■ DIRECTIONS FOR THIS TASK ■
Excluding any images, copy all of the lines below precisely as written.
______________________________
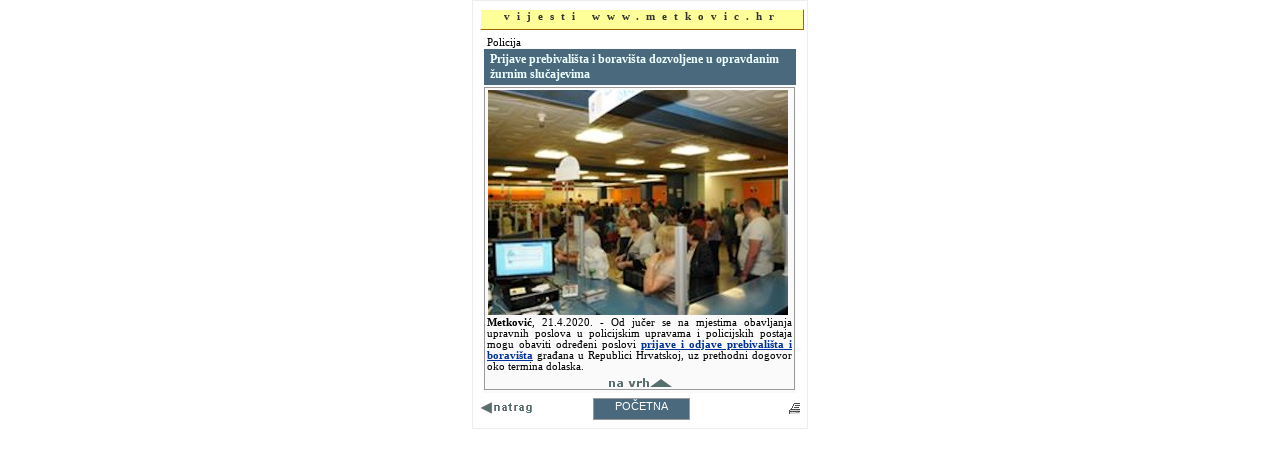

--- FILE ---
content_type: text/html
request_url: http://www.arhiva.metkovic.hr/vijest.asp?vijest=13176&prn=print
body_size: 2988
content:

<html>

<head>
<meta http-equiv="Content-Language" content="hr">
<meta http-equiv="Content-Type" content="text/html; charset=windows-1250">
<title>Vijesti</title>
<LINK href="stil.css" type=text/css rel=stylesheet>	
<script language="JavaScript">
function izlaz()  {
history.go(-1)
}
</script>


<style type="text/css"> 

#showimage{
position:absolute;
visibility:hidden;
border: 2px solid gray;
background-color:white;
}

#dragbar{
cursor: hand;
cursor: pointer;
background-color: #003333;
min-width: 100px; /*NS6 style to overcome bug*/
}

#dragbar #closetext{
font-family:Arial;
color : white;
font-weight: bold;
font-size: 13px;

margin-right: 1px;
}
</style>
<script type="text/javascript" src="slika.js"></script>



<script type="text/javascript" src="highslide/highslide-with-gallery.js"></script>
<link rel="stylesheet" type="text/css" href="highslide/highslide.css" />

<!--
	2) Optionally override the settings defined at the top
	of the highslide.js file. The parameter hs.graphicsDir is important!
-->

<script type="text/javascript">
	hs.graphicsDir = 'highslide/graphics/';
	hs.align = 'center';
	hs.transitions = ['expand', 'crossfade'];
	hs.outlineType = 'rounded-white';
	hs.wrapperClassName = 'controls-in-heading';
	hs.fadeInOut = true;
	//hs.dimmingOpacity = 0.75;

	// Add the controlbar
	if (hs.addSlideshow) hs.addSlideshow({
		//slideshowGroup: 'group1',
		interval: 5000,
		repeat: false,
		useControls: true,
		fixedControls: false,
		overlayOptions: {
			opacity: 1,
			position: 'top right',
			hideOnMouseOut: false
		}
	});
</script>


</head>

<body bgcolor="#DDDDDD" topmargin="0" leftmargin="0" rightmargin="0" bottommargin="0">
    <div id="showimage"></div>


<script language="JavaScript">
print();
setTimeout("izlaz()",4000); 
</script>


<a name="vrh"></a>


 

    <div align="center">
    
    <div id="printReady">
    <table border="0" cellpadding="3" style="border-collapse: collapse" width="312" id="table14" cellspacing="3">
      <tr>
        <td width="100%" bgcolor="#FFFFFF" style="border-style: inset; border-width: 1px" valign="top">
        <div ID="stranica" style="width: 322px; height: 18px; margin-bottom: 4px; margin-top: 5px">
            <p align="center" style="margin-top: 0; margin-bottom: 0">
            <font face="Verdana" style="font-size: 8pt" color="#333333">
            <span style="letter-spacing: 7px; font-weight: 700">vijesti 
            www.metkovic.hr</span></font></div>


    <div align="center">
    <table width="312" border="0" cellpadding="0" cellspacing="0" style="border-collapse: collapse">
      <tr>
      <td width="100%" height="14" valign="bottom">
      <p style="margin-right: 0; margin-top: 0; margin-bottom: 0">
           <a name="13176"></a>
      <font face="Verdana" style='font-size: 8pt'>&nbsp;Policija</font></p>
      </td>
      </tr>
      <tr>
      <tr><td width="100%" height="0" valign="top" style="background-color:#FAFAFA; padding-top: 1px; padding-bottom: 1px">
      <div style="height: auto;  padding: 3 6 3 6; background-color:#4b697d"><font face="Verdana" color="#EEFFFF" style='font-size: 9pt'>
           <b>Prijave prebivališta i boravišta dozvoljene u opravdanim žurnim slučajevima</b></font><br>
      </div><div align="justify" style="border: 1px solid #999999; margin: 2 0; width: 309px; padding-top: 2px; height:auto">
            <img border="0" src="novosti/upravni210420.jpg" hspace="3"><p align="justify" style="margin: 2 2">
             <font face="Verdana" style='font-size: 8pt'><b>Metković</b>, 
             <font face="Verdana" style='font-size: 8pt'>21.4.2020. <font face="Verdana" style='font-size: 8pt'> - Od jučer se na mjestima obavljanja upravnih poslova u policijskim upravama i policijskih postaja mogu obaviti određeni poslovi <a target="_blank" href="https://dubrovacko-neretvanska-policija.gov.hr/novosti/prijave-prebivalista-i-boravista-dozvoljene-u-opravdanim-zurnim-slucajevima/13754"><u><b>prijave i odjave prebivališta i boravišta</b></u></a> građana u Republici Hrvatskoj, uz prethodni dogovor oko termina dolaska.
       </p><p align="center" style="margin: 6 2 2 2">
      <a href='#vrh'><img border='0' src='na_vrh.gif' width='65' height='9'></a>
      </p></font></div></td>
    </tr></table></div>

        <table border="0" cellpadding="0" style="border-collapse: collapse" width="99%" id="table15" height="32">
          <tr>
            <td width="98" height="19" valign="middle">
            <p style="margin-top: 0; margin-bottom: 0">&nbsp;<a href="javascript:history.back()"><img border="0" src="images/natrag.gif" width="60" height="13"></a></p></td>
            <td width="132" height="19">
            <div align="center">

<table border="0" cellpadding="0" style="border-collapse: collapse" id="table16" height="22px">
    <tr>
      <td width="100"id="menumain" align="center" valign="middle">
      <a href="default.asp">POČETNA</a></td> 
    </tr>
  </table>
  
            
            </div>
            </td>
            <td height="19" valign="middle">

<FORM style="margin-top: 0; margin-bottom: 0">

<p align="right" style="margin-top: 0; margin-bottom: 0">


<input type="button" value="    " title="isprintaj vijest" Onclick="print()"; style="cursor:hand; border-style:solid; border-width:0px; padding:0; font-family: Verdana; font-size: 8pt; background-image:url('images/print.gif'); background-color:#FFFFFF">

</p>

</FORM>
            </td>
          </tr>
        </table>
</td>
</tr>
</table>

</div>
</div>
<p align="right"></p>
<script>
  (function(i,s,o,g,r,a,m){i['GoogleAnalyticsObject']=r;i[r]=i[r]||function(){
  (i[r].q=i[r].q||[]).push(arguments)},i[r].l=1*new Date();a=s.createElement(o),
  m=s.getElementsByTagName(o)[0];a.async=1;a.src=g;m.parentNode.insertBefore(a,m)
  })(window,document,'script','//www.google-analytics.com/analytics.js','ga');


  ga('create', 'UA-47650203-1', 'metkovic.hr');
  ga('send', 'pageview');


</script>


</body>

</html>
______________________________
■ RESULT OF THIS EXERCISE ■
--- FILE ---
content_type: text/html
request_url: http://www.arhiva.metkovic.hr/vijest.asp?vijest=13176&prn=print
body_size: 2988
content:

<html>

<head>
<meta http-equiv="Content-Language" content="hr">
<meta http-equiv="Content-Type" content="text/html; charset=windows-1250">
<title>Vijesti</title>
<LINK href="stil.css" type=text/css rel=stylesheet>	
<script language="JavaScript">
function izlaz()  {
history.go(-1)
}
</script>


<style type="text/css"> 

#showimage{
position:absolute;
visibility:hidden;
border: 2px solid gray;
background-color:white;
}

#dragbar{
cursor: hand;
cursor: pointer;
background-color: #003333;
min-width: 100px; /*NS6 style to overcome bug*/
}

#dragbar #closetext{
font-family:Arial;
color : white;
font-weight: bold;
font-size: 13px;

margin-right: 1px;
}
</style>
<script type="text/javascript" src="slika.js"></script>



<script type="text/javascript" src="highslide/highslide-with-gallery.js"></script>
<link rel="stylesheet" type="text/css" href="highslide/highslide.css" />

<!--
	2) Optionally override the settings defined at the top
	of the highslide.js file. The parameter hs.graphicsDir is important!
-->

<script type="text/javascript">
	hs.graphicsDir = 'highslide/graphics/';
	hs.align = 'center';
	hs.transitions = ['expand', 'crossfade'];
	hs.outlineType = 'rounded-white';
	hs.wrapperClassName = 'controls-in-heading';
	hs.fadeInOut = true;
	//hs.dimmingOpacity = 0.75;

	// Add the controlbar
	if (hs.addSlideshow) hs.addSlideshow({
		//slideshowGroup: 'group1',
		interval: 5000,
		repeat: false,
		useControls: true,
		fixedControls: false,
		overlayOptions: {
			opacity: 1,
			position: 'top right',
			hideOnMouseOut: false
		}
	});
</script>


</head>

<body bgcolor="#DDDDDD" topmargin="0" leftmargin="0" rightmargin="0" bottommargin="0">
    <div id="showimage"></div>


<script language="JavaScript">
print();
setTimeout("izlaz()",4000); 
</script>


<a name="vrh"></a>


 

    <div align="center">
    
    <div id="printReady">
    <table border="0" cellpadding="3" style="border-collapse: collapse" width="312" id="table14" cellspacing="3">
      <tr>
        <td width="100%" bgcolor="#FFFFFF" style="border-style: inset; border-width: 1px" valign="top">
        <div ID="stranica" style="width: 322px; height: 18px; margin-bottom: 4px; margin-top: 5px">
            <p align="center" style="margin-top: 0; margin-bottom: 0">
            <font face="Verdana" style="font-size: 8pt" color="#333333">
            <span style="letter-spacing: 7px; font-weight: 700">vijesti 
            www.metkovic.hr</span></font></div>


    <div align="center">
    <table width="312" border="0" cellpadding="0" cellspacing="0" style="border-collapse: collapse">
      <tr>
      <td width="100%" height="14" valign="bottom">
      <p style="margin-right: 0; margin-top: 0; margin-bottom: 0">
           <a name="13176"></a>
      <font face="Verdana" style='font-size: 8pt'>&nbsp;Policija</font></p>
      </td>
      </tr>
      <tr>
      <tr><td width="100%" height="0" valign="top" style="background-color:#FAFAFA; padding-top: 1px; padding-bottom: 1px">
      <div style="height: auto;  padding: 3 6 3 6; background-color:#4b697d"><font face="Verdana" color="#EEFFFF" style='font-size: 9pt'>
           <b>Prijave prebivališta i boravišta dozvoljene u opravdanim žurnim slučajevima</b></font><br>
      </div><div align="justify" style="border: 1px solid #999999; margin: 2 0; width: 309px; padding-top: 2px; height:auto">
            <img border="0" src="novosti/upravni210420.jpg" hspace="3"><p align="justify" style="margin: 2 2">
             <font face="Verdana" style='font-size: 8pt'><b>Metković</b>, 
             <font face="Verdana" style='font-size: 8pt'>21.4.2020. <font face="Verdana" style='font-size: 8pt'> - Od jučer se na mjestima obavljanja upravnih poslova u policijskim upravama i policijskih postaja mogu obaviti određeni poslovi <a target="_blank" href="https://dubrovacko-neretvanska-policija.gov.hr/novosti/prijave-prebivalista-i-boravista-dozvoljene-u-opravdanim-zurnim-slucajevima/13754"><u><b>prijave i odjave prebivališta i boravišta</b></u></a> građana u Republici Hrvatskoj, uz prethodni dogovor oko termina dolaska.
       </p><p align="center" style="margin: 6 2 2 2">
      <a href='#vrh'><img border='0' src='na_vrh.gif' width='65' height='9'></a>
      </p></font></div></td>
    </tr></table></div>

        <table border="0" cellpadding="0" style="border-collapse: collapse" width="99%" id="table15" height="32">
          <tr>
            <td width="98" height="19" valign="middle">
            <p style="margin-top: 0; margin-bottom: 0">&nbsp;<a href="javascript:history.back()"><img border="0" src="images/natrag.gif" width="60" height="13"></a></p></td>
            <td width="132" height="19">
            <div align="center">

<table border="0" cellpadding="0" style="border-collapse: collapse" id="table16" height="22px">
    <tr>
      <td width="100"id="menumain" align="center" valign="middle">
      <a href="default.asp">POČETNA</a></td> 
    </tr>
  </table>
  
            
            </div>
            </td>
            <td height="19" valign="middle">

<FORM style="margin-top: 0; margin-bottom: 0">

<p align="right" style="margin-top: 0; margin-bottom: 0">


<input type="button" value="    " title="isprintaj vijest" Onclick="print()"; style="cursor:hand; border-style:solid; border-width:0px; padding:0; font-family: Verdana; font-size: 8pt; background-image:url('images/print.gif'); background-color:#FFFFFF">

</p>

</FORM>
            </td>
          </tr>
        </table>
</td>
</tr>
</table>

</div>
</div>
<p align="right"></p>
<script>
  (function(i,s,o,g,r,a,m){i['GoogleAnalyticsObject']=r;i[r]=i[r]||function(){
  (i[r].q=i[r].q||[]).push(arguments)},i[r].l=1*new Date();a=s.createElement(o),
  m=s.getElementsByTagName(o)[0];a.async=1;a.src=g;m.parentNode.insertBefore(a,m)
  })(window,document,'script','//www.google-analytics.com/analytics.js','ga');


  ga('create', 'UA-47650203-1', 'metkovic.hr');
  ga('send', 'pageview');


</script>


</body>

</html>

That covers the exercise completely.